Unique Colo. shelter survives crisis

Judith Kohler
Associated Press
Vail, CO Colorado
David Zalubowski/APMaxine Mager hugs an Arabian horse named Silhouette at Creative Acres animal sanctuary in the northeast Denver suburb of Brighton.

DENVER, Colorado ” The emus, turkeys, pigs, horses, peacocks and other animals that live at the Creative Acres sanctuary will get to stay home for the holidays ” and longer.

Maxine Mager, who runs the 44-acre free-roam shelter about 40 miles northeast of Denver, got a loan to keep her 300 or so charges from being uprooted. They had faced moving because the property was in foreclosure.

Mager, who founded the shelter about 20 years ago, learned earlier this year that she had to raise more than $350,000.

Mager said donations she received from across the country when her plight was publicized will help her cover the down payment, and the loan is set to close Jan. 9.

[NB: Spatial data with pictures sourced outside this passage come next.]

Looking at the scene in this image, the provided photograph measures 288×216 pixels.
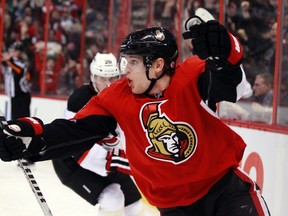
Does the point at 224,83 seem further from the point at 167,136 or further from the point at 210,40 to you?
the point at 167,136

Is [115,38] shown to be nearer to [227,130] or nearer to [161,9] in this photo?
[161,9]

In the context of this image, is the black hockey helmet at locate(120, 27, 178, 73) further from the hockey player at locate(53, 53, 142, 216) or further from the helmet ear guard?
the helmet ear guard

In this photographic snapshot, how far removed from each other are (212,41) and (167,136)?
49cm

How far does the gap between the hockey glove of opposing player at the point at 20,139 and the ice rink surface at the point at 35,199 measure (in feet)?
7.68

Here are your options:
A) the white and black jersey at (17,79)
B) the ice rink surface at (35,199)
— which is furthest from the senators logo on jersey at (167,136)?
the white and black jersey at (17,79)

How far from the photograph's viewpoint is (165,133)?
2.44 m

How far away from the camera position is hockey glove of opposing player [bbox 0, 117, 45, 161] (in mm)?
2451

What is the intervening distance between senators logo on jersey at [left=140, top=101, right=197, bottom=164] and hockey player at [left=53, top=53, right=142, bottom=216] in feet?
4.28

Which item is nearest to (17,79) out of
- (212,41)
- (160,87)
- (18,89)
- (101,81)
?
(18,89)

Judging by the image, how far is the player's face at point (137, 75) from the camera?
2439 mm

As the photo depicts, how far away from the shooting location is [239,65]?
2199 millimetres

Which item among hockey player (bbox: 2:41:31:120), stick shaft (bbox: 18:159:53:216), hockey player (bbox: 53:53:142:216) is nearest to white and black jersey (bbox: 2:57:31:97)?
hockey player (bbox: 2:41:31:120)

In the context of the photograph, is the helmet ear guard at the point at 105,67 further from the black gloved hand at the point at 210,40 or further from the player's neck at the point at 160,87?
the black gloved hand at the point at 210,40

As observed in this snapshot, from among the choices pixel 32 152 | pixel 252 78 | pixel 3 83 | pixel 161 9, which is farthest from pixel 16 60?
pixel 32 152
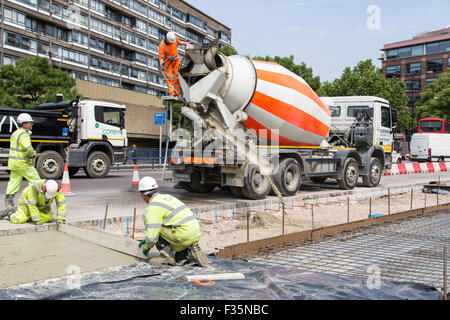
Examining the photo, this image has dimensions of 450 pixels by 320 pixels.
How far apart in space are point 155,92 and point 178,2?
44.1 ft

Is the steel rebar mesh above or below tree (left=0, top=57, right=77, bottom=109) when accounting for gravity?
below

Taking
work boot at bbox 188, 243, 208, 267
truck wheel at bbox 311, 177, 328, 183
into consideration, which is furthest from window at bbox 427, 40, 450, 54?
work boot at bbox 188, 243, 208, 267

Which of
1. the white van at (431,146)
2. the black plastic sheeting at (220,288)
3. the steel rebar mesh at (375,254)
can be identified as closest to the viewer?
the black plastic sheeting at (220,288)

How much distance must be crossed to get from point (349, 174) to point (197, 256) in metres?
9.70

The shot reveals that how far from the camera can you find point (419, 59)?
7400 cm

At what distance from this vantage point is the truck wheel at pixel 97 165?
52.7ft

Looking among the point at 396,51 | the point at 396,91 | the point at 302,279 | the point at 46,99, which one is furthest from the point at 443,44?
the point at 302,279

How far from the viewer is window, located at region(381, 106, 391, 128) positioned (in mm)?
14395

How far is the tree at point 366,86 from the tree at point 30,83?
1015 inches

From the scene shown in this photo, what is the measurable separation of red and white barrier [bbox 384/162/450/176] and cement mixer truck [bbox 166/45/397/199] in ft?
34.0

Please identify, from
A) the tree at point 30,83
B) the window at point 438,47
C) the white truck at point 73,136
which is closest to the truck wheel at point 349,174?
the white truck at point 73,136

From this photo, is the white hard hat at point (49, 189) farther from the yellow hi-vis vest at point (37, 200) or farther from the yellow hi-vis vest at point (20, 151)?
the yellow hi-vis vest at point (20, 151)

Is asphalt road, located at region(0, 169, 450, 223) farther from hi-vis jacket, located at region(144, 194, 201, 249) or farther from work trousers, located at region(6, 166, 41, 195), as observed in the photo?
hi-vis jacket, located at region(144, 194, 201, 249)
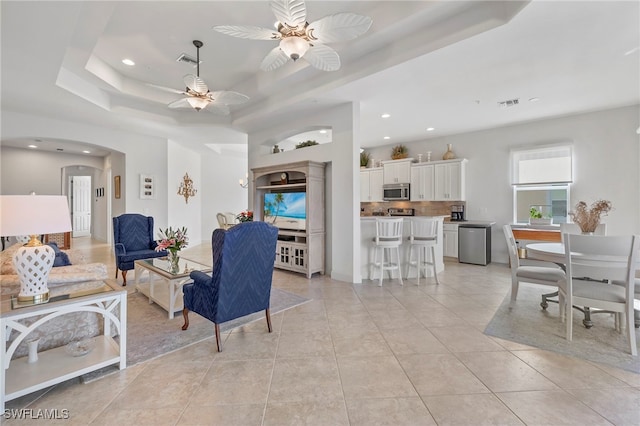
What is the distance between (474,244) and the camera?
19.6 ft

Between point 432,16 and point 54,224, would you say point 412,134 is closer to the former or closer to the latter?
point 432,16

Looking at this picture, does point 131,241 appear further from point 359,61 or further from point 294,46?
point 359,61

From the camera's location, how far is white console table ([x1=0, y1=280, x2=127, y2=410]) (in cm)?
167

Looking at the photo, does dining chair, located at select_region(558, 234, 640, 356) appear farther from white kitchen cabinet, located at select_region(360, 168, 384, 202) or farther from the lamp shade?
white kitchen cabinet, located at select_region(360, 168, 384, 202)

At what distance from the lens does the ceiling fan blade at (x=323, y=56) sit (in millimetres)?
2701

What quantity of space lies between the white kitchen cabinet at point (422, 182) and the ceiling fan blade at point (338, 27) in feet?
16.5

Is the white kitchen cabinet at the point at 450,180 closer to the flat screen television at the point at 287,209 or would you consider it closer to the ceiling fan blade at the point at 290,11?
the flat screen television at the point at 287,209

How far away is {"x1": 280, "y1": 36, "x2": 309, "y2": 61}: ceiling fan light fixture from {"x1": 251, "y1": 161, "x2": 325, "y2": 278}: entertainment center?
2.30m

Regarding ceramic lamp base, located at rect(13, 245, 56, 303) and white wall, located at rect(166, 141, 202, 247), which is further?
white wall, located at rect(166, 141, 202, 247)

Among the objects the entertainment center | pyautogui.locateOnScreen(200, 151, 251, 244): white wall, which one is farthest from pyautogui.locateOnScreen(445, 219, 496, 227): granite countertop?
pyautogui.locateOnScreen(200, 151, 251, 244): white wall

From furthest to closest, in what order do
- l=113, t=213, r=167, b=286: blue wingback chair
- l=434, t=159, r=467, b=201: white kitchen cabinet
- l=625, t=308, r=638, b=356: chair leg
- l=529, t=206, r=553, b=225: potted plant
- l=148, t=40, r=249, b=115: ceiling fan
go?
l=434, t=159, r=467, b=201: white kitchen cabinet → l=529, t=206, r=553, b=225: potted plant → l=113, t=213, r=167, b=286: blue wingback chair → l=148, t=40, r=249, b=115: ceiling fan → l=625, t=308, r=638, b=356: chair leg

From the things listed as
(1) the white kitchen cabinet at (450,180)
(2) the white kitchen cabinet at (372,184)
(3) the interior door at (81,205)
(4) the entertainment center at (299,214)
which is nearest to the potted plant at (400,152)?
(2) the white kitchen cabinet at (372,184)

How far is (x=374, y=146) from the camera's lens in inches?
321

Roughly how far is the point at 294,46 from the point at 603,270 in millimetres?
3349
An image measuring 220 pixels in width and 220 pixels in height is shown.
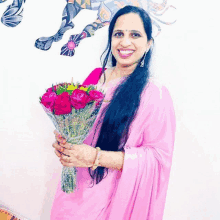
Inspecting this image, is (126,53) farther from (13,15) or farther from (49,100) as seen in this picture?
(13,15)

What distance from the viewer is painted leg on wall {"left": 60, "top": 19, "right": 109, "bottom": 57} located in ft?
3.70

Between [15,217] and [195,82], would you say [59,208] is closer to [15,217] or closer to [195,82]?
[15,217]

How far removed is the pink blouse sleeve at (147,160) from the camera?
92cm

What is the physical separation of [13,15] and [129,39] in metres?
0.68

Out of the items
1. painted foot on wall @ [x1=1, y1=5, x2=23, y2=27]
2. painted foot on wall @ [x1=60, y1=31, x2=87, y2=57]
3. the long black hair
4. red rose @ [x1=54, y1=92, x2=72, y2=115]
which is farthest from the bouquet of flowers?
painted foot on wall @ [x1=1, y1=5, x2=23, y2=27]

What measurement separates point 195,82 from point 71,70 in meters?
0.68

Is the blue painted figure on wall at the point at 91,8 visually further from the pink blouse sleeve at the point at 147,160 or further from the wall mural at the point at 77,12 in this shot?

“They’re going to be able to stay there,” said John Carver, a Denver attorney representing Mager. He said the lender isn’t requiring any personal guarantors on the loan.

Mager’s one-woman operation has faced uncertainty before. Five years ago, she had to scramble to find a place for her menagerie after losing a court fight over the lease on her original sanctuary site near Brighton. A $480,000 judgment against her from the dispute over the land prevented her from refinancing her property.

A blizzard and heavy snows that walloped eastern Colorado last December and January kept Mager from doing her normal fundraising and outreach. She worked days and nights shoveling out the animals, getting food to them and repairing storm-battered fences, doors and equipment.

Mager is digging out again after last week’s snows. “One thing I worry about is making it through the winter,” she said.

Volunteers help her cope. A woman who has a big truck hauls feed and hay for her. Mager’s pickup was repossessed.

Many of Mager’s animals were abandoned or left behind when people died. Some were abused or dumped when they became troublesome, including a sheep considered too aggressive. Mager figured out the sheep ran into people because it was blind.

Sheriff’s deputies brought her an emu found wandering around Barr Lake State Park. The bird, named Barr, managed to get around despite missing part of one foot, but it suffered leg problems during last year’s blizzards.

Mager is working with Centennial veterinarian Jerry LaBonde to fit Barr with a prosthetic. LaBonde did similar work in the past when ostrich and emu ranching was popular. He has also tended to a chicken with a heart problem and took care of ducks at Creative Acres.

“Her sanctuary definitely provides an alternative that’s not going to be there through the normal county shelters and those kinds of things, especially when it’s not a dog or cat,” LaBonde said.

Mager, who once worked in advertising and promotions, gets calls from people about creatures they can’t handle or keep. Sometimes the people keep the animals after coaching from Mager; sometimes Mager winds up with the animals.

She insists that animals other shelters might give up on can live good lives with a little patience and understanding. She consulted an out-of-state veterinarian and successfully treated a pig with an infection and swelling of the brain.

Mager said she has had only five animals euthanized over 20 years. Her reason for all the work is simple, she said: She has made a commitment to each animal.

“If you had five kids and one got sick, would you not care for the one who got sick?” Mager asked.

She said she believes resources exist to take care of the animals that work for people and provide them companionship.

“It’s your priorities, what’s important (to you),” Mager added.